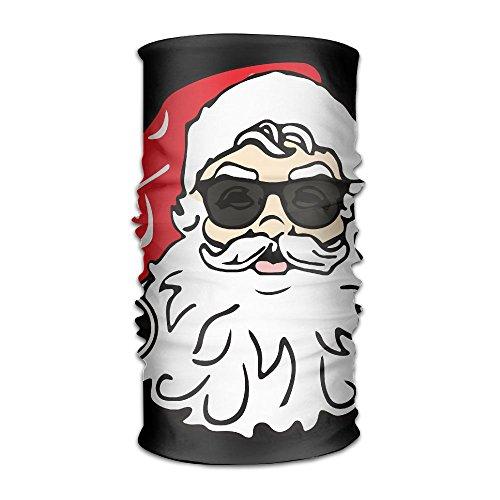 HEHE TAN Beanie Santa Claus With Sunglasses Multifunctional Bandanas For Men Women Sweatband Elastic Turban Headwear - Mink Sunglasses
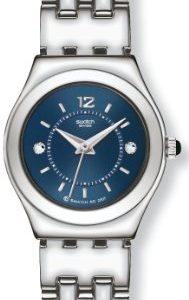 Swatch-Reloj-de-mujer-de-cuarzo-correa-de-acero-inoxidable-color-plata-0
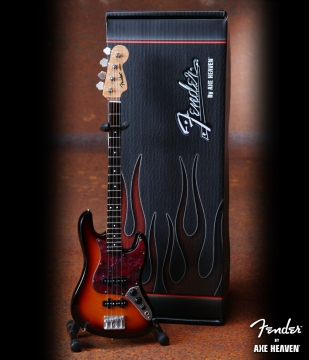 Officially Licensed Miniature Sunburst Fender™ Jazz Bass™ Guitar Replica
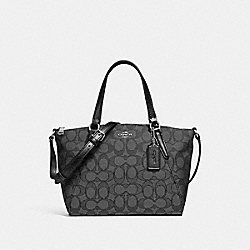 MINI KELSEY SATCHEL - f27580 - BLACK SMOKE/BLACK/SILVER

***

Output the data exactly. Pictures don't belong in the result.

Output of the exercise:
 HEHE TAN Beanie Santa Claus With Sunglasses Multifunctional Bandanas For Men Women Sweatband Elastic Turban Headwear - Mink Sunglasses
 Swatch-Reloj-de-mujer-de-cuarzo-correa-de-acero-inoxidable-color-plata-0
 Officially Licensed Miniature Sunburst Fender™ Jazz Bass™ Guitar Replica
 MINI KELSEY SATCHEL - f27580 - BLACK SMOKE/BLACK/SILVER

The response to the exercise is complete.